Hacker News new | ask | show | jobs
by rkaveland 822 days ago
Author here. I see now that the title is too controversial, I should have toned that down. As I mention in the conclusion, if you're giving parquet files to your user and all they want to know is how to turn it into Excel/CSV, you should just give them Excel/CSV. It is, after all, what end users often want. I'm going to edit the intro to make the same point there.

If you're exporting files for machine consumption, please consider using something more robust than CSV.

4 comments

Well what would be a more accurate title? "CSV format should only be for external interchange or archival; columnar formats like Parquet or Arrow better for performance"?

People are busy; instead of hinting "something more robust than CSV", mention the alternatives and show a comparison (load time/search time/compression ratio) summary graph. (Where is the knee of the curve?)

There's also an implicit assumption to each use-case about whether the data can/should fit in memory or not, and how much RAM a typical machine would have.

As you mention, it's pretty standard to store and access compressed CSV files as .csv.zip or .csv.gz, which mitigates at least trading off the space issue for a performance overhead when extracting or searching.

The historical reason a standard like CSV became so entrenched with business, financial and legal sectors is the same as other enterprise computing; it's not that users are ignorant; it's vendor and OS lock-in. Is there any tool/package that dynamically switches between formats internally? estimates comparative file sizes before writing? ("I see you're trying to write a 50Gb XLSX file...") estimates read time when opening a file? etc. Those sort of things seem worth mentioning.

> Well what would be a more accurate title? "CSV format should only be for external interchange or archival; columnar formats like Parquet or Arrow better for performance"?

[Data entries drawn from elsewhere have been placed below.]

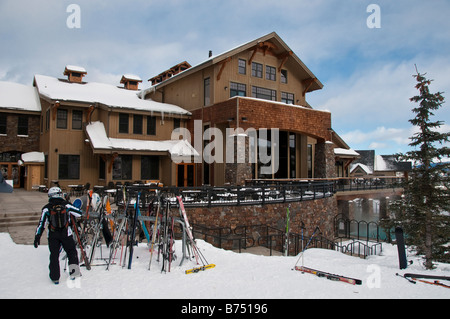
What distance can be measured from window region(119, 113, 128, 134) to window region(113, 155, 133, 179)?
181cm

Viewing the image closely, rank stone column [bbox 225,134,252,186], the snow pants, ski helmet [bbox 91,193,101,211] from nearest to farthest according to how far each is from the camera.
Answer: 1. the snow pants
2. ski helmet [bbox 91,193,101,211]
3. stone column [bbox 225,134,252,186]

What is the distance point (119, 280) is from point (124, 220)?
1619mm

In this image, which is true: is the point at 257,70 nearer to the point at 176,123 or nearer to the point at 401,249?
the point at 176,123

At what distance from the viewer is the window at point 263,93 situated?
23.9m

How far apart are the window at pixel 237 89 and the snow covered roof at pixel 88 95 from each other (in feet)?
11.8

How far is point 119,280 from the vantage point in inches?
249

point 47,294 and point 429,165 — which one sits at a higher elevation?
point 429,165

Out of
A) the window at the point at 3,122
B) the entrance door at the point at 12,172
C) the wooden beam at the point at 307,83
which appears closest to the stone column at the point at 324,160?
the wooden beam at the point at 307,83

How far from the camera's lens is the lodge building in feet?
68.6

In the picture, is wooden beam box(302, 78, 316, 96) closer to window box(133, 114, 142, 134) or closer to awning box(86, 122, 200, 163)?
awning box(86, 122, 200, 163)

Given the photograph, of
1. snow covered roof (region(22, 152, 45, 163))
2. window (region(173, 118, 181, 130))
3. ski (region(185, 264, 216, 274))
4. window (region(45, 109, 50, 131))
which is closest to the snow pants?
ski (region(185, 264, 216, 274))

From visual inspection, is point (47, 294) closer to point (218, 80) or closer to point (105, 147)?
point (105, 147)
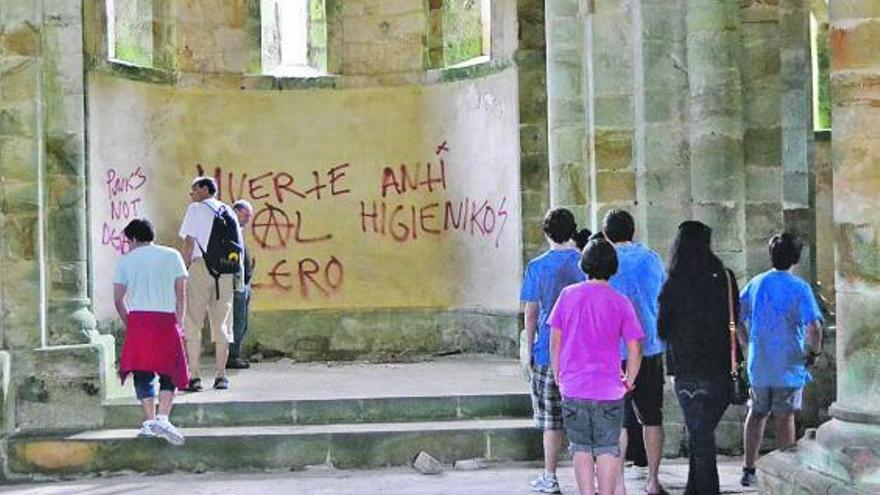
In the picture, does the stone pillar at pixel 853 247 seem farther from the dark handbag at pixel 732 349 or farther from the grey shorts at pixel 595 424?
A: the dark handbag at pixel 732 349

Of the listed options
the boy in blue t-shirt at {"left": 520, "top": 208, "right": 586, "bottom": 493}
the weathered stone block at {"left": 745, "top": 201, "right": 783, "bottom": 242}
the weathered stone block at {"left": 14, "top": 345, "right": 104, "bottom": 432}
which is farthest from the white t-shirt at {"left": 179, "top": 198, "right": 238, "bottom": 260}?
the weathered stone block at {"left": 745, "top": 201, "right": 783, "bottom": 242}

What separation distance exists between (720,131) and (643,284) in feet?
7.26

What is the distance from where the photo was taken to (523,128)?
506 inches

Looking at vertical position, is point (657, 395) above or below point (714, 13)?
below

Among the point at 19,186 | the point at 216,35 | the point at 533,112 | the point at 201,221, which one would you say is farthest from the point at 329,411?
the point at 216,35

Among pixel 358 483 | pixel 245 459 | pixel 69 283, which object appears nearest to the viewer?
pixel 358 483

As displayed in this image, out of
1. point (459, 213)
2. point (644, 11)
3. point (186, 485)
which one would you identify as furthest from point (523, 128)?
point (186, 485)

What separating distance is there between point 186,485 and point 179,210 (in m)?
5.93

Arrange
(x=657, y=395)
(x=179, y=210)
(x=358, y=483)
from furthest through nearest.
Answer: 1. (x=179, y=210)
2. (x=358, y=483)
3. (x=657, y=395)

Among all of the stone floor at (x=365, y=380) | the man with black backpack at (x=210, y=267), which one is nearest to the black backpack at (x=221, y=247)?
the man with black backpack at (x=210, y=267)

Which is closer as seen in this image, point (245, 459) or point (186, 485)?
point (186, 485)

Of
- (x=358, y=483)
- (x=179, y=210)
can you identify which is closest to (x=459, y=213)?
(x=179, y=210)

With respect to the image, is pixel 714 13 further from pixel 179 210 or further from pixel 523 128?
pixel 179 210

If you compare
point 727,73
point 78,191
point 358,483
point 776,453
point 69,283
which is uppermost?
point 727,73
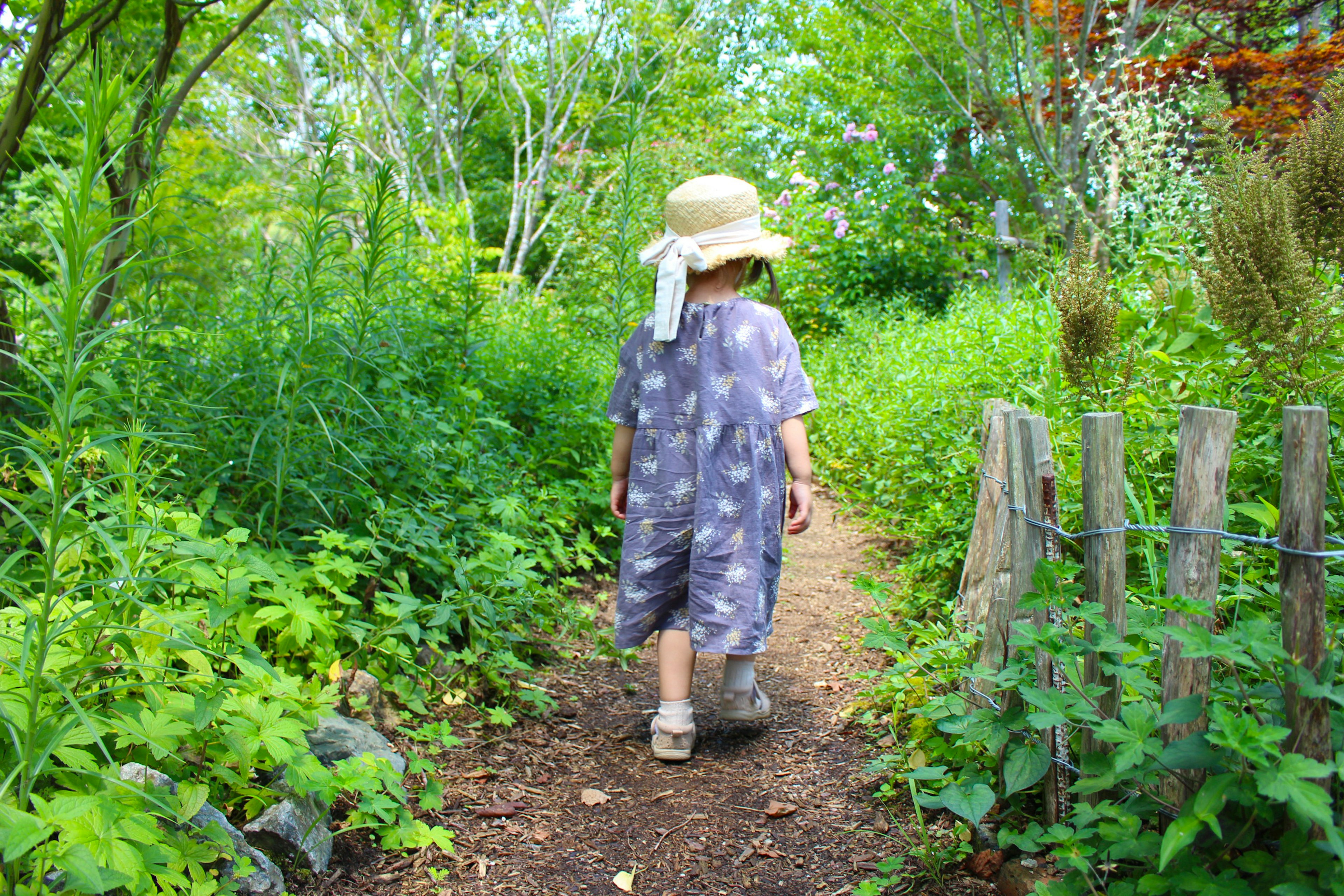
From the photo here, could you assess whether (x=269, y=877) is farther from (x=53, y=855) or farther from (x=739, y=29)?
(x=739, y=29)

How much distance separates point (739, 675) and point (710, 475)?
692 millimetres

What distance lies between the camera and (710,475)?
2713 millimetres

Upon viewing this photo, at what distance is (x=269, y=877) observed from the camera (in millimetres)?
1761

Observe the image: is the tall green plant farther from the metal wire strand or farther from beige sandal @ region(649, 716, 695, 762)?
the metal wire strand

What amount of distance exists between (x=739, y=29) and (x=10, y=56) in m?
18.0

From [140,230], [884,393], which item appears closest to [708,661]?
[140,230]

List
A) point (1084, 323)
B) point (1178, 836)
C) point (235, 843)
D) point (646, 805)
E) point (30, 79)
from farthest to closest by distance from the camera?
point (30, 79)
point (646, 805)
point (1084, 323)
point (235, 843)
point (1178, 836)

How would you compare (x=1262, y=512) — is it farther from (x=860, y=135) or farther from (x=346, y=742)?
(x=860, y=135)

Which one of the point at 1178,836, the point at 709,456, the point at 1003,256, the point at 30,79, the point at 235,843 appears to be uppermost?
the point at 1003,256

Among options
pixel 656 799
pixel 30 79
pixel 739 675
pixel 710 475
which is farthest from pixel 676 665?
pixel 30 79

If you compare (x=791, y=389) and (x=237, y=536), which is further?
(x=791, y=389)

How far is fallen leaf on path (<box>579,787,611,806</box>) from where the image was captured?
2473mm

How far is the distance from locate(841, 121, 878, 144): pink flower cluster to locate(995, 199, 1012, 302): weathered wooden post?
2592mm

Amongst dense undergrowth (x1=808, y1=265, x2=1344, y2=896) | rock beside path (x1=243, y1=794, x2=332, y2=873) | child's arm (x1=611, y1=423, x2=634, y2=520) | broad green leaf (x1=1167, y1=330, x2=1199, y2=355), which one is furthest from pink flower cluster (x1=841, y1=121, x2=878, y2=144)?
rock beside path (x1=243, y1=794, x2=332, y2=873)
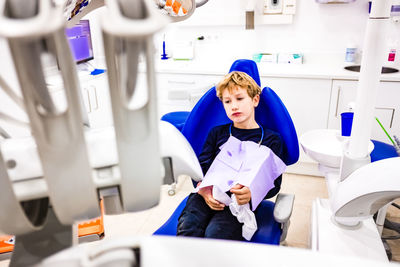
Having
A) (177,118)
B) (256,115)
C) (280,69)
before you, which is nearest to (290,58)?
(280,69)

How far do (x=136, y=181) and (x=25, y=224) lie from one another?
0.16 metres

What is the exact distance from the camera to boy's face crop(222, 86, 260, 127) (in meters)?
1.54

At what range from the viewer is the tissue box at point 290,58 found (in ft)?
10.4

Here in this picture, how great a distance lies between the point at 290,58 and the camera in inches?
126

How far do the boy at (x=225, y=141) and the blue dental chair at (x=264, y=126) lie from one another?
40 millimetres

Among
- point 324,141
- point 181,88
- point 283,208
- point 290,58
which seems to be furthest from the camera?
point 290,58

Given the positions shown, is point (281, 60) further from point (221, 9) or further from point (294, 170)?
point (294, 170)

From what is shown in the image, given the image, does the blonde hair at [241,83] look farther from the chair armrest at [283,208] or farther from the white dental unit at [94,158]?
the white dental unit at [94,158]

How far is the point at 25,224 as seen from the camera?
0.43 metres

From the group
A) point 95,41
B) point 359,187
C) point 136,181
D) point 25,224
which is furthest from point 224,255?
point 95,41

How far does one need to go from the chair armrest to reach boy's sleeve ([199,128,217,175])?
395mm

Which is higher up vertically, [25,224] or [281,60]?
[25,224]

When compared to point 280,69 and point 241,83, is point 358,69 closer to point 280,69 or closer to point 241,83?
point 280,69

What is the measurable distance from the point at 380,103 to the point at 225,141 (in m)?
1.64
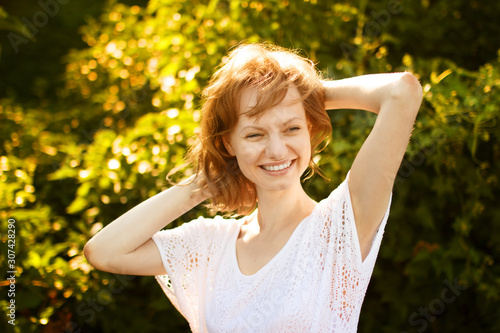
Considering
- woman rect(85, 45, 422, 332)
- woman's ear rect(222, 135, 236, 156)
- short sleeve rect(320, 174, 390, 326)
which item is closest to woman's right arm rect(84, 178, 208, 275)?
woman rect(85, 45, 422, 332)

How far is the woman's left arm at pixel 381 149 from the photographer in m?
1.40

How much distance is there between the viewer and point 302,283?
152 centimetres

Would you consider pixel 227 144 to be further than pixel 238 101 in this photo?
Yes

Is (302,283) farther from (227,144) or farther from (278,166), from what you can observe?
(227,144)

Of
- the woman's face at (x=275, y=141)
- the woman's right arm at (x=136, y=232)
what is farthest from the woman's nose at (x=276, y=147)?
the woman's right arm at (x=136, y=232)

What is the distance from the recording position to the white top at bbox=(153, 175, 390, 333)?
149cm

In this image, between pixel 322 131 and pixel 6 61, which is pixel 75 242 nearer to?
pixel 322 131

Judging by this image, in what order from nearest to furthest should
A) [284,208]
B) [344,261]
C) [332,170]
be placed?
[344,261], [284,208], [332,170]

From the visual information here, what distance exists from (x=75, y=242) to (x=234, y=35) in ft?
4.25

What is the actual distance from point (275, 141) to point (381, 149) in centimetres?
30

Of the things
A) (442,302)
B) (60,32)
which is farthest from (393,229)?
(60,32)

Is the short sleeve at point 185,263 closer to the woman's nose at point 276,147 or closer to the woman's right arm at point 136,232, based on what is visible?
the woman's right arm at point 136,232

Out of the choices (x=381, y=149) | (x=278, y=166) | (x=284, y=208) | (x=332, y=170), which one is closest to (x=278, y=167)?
(x=278, y=166)

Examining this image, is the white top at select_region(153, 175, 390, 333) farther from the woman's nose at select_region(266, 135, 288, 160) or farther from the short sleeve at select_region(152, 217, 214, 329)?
the woman's nose at select_region(266, 135, 288, 160)
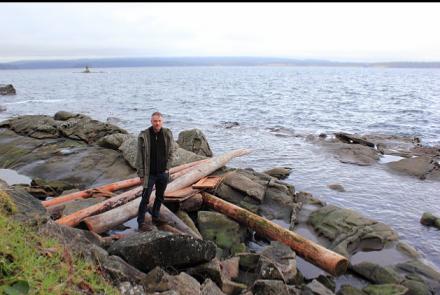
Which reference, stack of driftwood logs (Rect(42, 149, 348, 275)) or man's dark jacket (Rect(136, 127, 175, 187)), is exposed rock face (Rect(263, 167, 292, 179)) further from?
man's dark jacket (Rect(136, 127, 175, 187))

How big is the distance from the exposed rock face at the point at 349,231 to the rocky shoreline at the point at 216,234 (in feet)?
0.09

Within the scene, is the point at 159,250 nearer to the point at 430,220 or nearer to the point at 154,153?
the point at 154,153

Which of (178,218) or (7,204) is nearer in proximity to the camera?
(7,204)

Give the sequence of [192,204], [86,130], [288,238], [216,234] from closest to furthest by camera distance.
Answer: [288,238] < [216,234] < [192,204] < [86,130]

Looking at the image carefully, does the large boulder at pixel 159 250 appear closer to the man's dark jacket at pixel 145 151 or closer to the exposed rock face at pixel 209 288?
the exposed rock face at pixel 209 288

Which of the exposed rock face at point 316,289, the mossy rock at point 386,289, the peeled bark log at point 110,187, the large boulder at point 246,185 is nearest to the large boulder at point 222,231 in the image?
the large boulder at point 246,185

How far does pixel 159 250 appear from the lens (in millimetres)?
6762

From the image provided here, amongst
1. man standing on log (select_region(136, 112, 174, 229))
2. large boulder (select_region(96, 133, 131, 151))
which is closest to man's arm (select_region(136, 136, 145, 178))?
man standing on log (select_region(136, 112, 174, 229))

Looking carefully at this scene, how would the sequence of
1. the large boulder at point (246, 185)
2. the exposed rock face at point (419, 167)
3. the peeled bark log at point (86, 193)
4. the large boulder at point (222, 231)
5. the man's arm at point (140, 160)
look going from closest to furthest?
1. the man's arm at point (140, 160)
2. the large boulder at point (222, 231)
3. the peeled bark log at point (86, 193)
4. the large boulder at point (246, 185)
5. the exposed rock face at point (419, 167)

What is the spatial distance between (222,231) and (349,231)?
10.8 ft

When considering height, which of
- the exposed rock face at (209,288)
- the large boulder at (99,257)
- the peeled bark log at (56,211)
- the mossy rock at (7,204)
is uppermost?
the mossy rock at (7,204)

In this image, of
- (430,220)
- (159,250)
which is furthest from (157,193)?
(430,220)

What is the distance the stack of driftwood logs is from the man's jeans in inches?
11.0

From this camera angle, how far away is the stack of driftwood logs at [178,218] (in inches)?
349
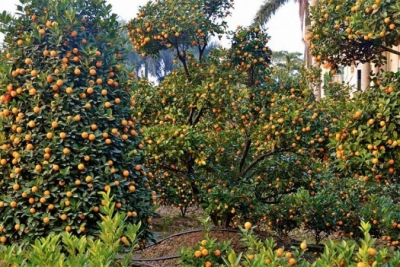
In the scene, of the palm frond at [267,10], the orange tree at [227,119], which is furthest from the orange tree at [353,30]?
the palm frond at [267,10]

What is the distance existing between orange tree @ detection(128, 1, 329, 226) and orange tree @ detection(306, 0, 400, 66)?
4.22 ft

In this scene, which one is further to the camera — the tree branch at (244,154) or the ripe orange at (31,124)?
the tree branch at (244,154)

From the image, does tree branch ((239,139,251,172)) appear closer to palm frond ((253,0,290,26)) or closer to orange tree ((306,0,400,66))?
orange tree ((306,0,400,66))

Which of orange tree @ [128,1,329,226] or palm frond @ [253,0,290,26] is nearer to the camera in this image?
orange tree @ [128,1,329,226]

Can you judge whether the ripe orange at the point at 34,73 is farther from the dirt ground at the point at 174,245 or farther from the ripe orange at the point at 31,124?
the dirt ground at the point at 174,245

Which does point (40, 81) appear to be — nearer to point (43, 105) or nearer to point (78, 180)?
point (43, 105)

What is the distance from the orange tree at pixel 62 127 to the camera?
373 cm

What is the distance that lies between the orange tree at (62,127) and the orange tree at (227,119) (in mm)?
1757

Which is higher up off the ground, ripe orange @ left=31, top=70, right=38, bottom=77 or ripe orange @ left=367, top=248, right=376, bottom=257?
Result: ripe orange @ left=31, top=70, right=38, bottom=77

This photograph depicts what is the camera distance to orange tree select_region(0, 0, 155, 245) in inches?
147

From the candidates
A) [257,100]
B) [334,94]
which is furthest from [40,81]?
[334,94]

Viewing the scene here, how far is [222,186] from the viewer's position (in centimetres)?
665

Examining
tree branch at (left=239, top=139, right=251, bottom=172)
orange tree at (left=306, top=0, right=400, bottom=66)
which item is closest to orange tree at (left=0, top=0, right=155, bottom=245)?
orange tree at (left=306, top=0, right=400, bottom=66)

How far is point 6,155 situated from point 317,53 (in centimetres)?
305
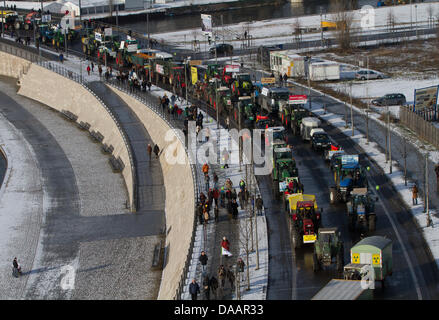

Something more boring, like "Consider whether other options make more sense for your data exports than CSV". Plenty of people have suggested other good options in comments on this submission, such as for example sqlite. I think the post comes off as if I'm trying to sell a particular file format for all uses cases, when what I had in mind when writing it was to discourage using CSV as a default. CSV has a place, certainly, but it offloads a lot of complexity on the people who are going to consume the data, in particular, they need to figure out how to interpret it. This can't necessarily be done by opening the file in an editor and looking at it, beyond a certain size you're going to need programming or great tools to inspect it anyway.

I was given an initial export of ~100 poor quality CSV files totaling around 3TB (~5-6 different tables, ~50 columns in each) in size a few years back, and had to automate ingestion of those and future exports. We could've saved a lot of work if the source was able to export data in a friendlier format. It happened more than once during that project that we were sent CSVs or Excel sheets that had mangled data, such as zip codes or phone numbers with leading 0s removed. I think it is a good thing to inform people of these problems and encourage the use of formats that don't necessity guessing data types. :shrug:

> People are busy; instead of hinting "something more robust than CSV", mention the alternatives and show a comparison (load time/search time/compression ratio) summary graph. (Where is the knee of the curve?)

This might be an interesting thing to follow up later, but would require a lot more work.

> I see now that the title is too controversial, I should have toned that down.

Sometimes a click-baity title is what you need to get a decent conversation/debate going. Considering how many comments this thread got, I'd say you achieved that even if sparking a lengthy HN thread had never been your intent.

Congratulations for getting the article upvoted and don't be too hard on yorself.
I got a parquet file once and I was like WTF is this format?

The problem with parquet is it's complicated and you basically have to remap from parquet to whatever you're importing into because the people on the other side have remapped from whatever to parquet.

There are likely relationships and constraints there that you'll have to hack around - which is harder to do because the parquet tools sort of suck/aren't as flexible.

With CSV you can hack around any problem in the ETL process.